Exercise
Set out the records as a Markdown table with the columns Row and Line, from the line holding "When looking at" through the end of the records, inclusive. Number each line, skip blank lines, and leave the pictures out.

= = = = =

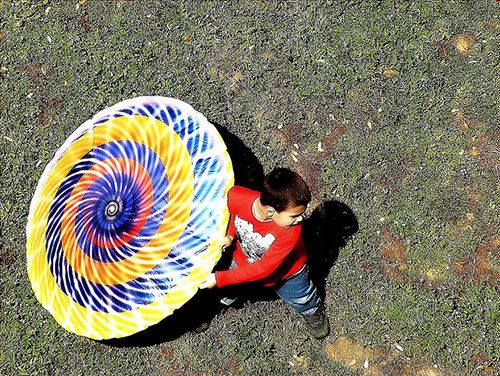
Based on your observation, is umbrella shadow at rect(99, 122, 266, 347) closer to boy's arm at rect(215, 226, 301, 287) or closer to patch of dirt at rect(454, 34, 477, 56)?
boy's arm at rect(215, 226, 301, 287)

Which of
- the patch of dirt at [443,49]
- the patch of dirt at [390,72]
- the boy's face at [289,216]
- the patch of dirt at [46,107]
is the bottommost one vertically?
the patch of dirt at [46,107]

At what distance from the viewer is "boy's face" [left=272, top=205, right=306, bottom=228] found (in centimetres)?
346

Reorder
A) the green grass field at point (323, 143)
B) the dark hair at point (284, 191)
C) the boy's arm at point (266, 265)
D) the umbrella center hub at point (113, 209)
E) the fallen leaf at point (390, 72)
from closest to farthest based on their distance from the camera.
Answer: the dark hair at point (284, 191) → the boy's arm at point (266, 265) → the umbrella center hub at point (113, 209) → the green grass field at point (323, 143) → the fallen leaf at point (390, 72)

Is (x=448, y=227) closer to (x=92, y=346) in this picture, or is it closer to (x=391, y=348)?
(x=391, y=348)

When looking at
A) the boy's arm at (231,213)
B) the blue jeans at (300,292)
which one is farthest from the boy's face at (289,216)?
the blue jeans at (300,292)

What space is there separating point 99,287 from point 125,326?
321 mm

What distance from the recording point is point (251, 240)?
3.90 meters

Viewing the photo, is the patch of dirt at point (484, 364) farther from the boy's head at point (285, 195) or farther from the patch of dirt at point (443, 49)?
the patch of dirt at point (443, 49)

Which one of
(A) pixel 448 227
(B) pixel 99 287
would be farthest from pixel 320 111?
(B) pixel 99 287

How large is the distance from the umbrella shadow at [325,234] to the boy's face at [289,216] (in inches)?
66.4

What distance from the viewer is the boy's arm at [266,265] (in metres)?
3.70

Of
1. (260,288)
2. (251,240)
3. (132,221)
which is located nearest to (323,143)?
(260,288)

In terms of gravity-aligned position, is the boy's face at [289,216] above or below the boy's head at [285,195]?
below

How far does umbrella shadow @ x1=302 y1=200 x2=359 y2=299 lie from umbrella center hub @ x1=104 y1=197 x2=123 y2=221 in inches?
67.7
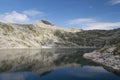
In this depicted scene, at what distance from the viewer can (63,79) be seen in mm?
55125

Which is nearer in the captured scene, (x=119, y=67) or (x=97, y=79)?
(x=97, y=79)

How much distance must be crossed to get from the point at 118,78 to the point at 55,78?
17753 mm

= = = = =

Task output
| Row | Line |
|---|---|
| 1 | When looking at |
| 2 | A) the boy's arm at (231,213) |
| 3 | B) the blue jeans at (300,292) |
| 4 | which one is farthest from the boy's face at (289,216)? |
| 5 | the blue jeans at (300,292) |
| 6 | What space is there separating point 99,287 from point 125,326? |
| 7 | 321 mm |
| 8 | What distance from the recording point is point (251, 240)? |
| 9 | 3.90 meters |
| 10 | Viewing the photo, is the patch of dirt at point (484, 364) farther from the boy's head at point (285, 195) or farther from the patch of dirt at point (443, 49)? |
| 11 | the patch of dirt at point (443, 49) |
| 12 | Which one of |
| 13 | (A) pixel 448 227 |
| 14 | (B) pixel 99 287 |
| 15 | would be farthest from pixel 320 111? |
| 16 | (B) pixel 99 287 |
| 17 | How large is the distance from the umbrella shadow at [325,234] to the boy's face at [289,216] (in inches)? |
| 18 | 66.4 |
| 19 | What distance from the viewer is the boy's arm at [266,265] (in metres)? |
| 20 | 3.70 |
| 21 | Of |
| 22 | 1. (260,288) |
| 23 | 2. (251,240) |
| 24 | 3. (132,221) |
| 25 | which is located nearest to (323,143)? |
| 26 | (260,288) |
| 27 | In terms of gravity-aligned position, is the boy's face at [289,216] above or below the boy's head at [285,195]? |
| 28 | below |
| 29 | How far does umbrella shadow @ x1=302 y1=200 x2=359 y2=299 lie from umbrella center hub @ x1=104 y1=197 x2=123 y2=221 in inches? |
| 30 | 67.7 |
| 31 | In this depicted scene, at what distance from the viewer can (63,79) be seen in mm? |
| 32 | 55125 |
| 33 | Which is nearer in the captured scene, (x=119, y=67) or (x=97, y=79)? |
| 34 | (x=97, y=79) |
| 35 | How much distance must be crossed to get from the point at 118,78 to the point at 55,78? |
| 36 | 17753 mm |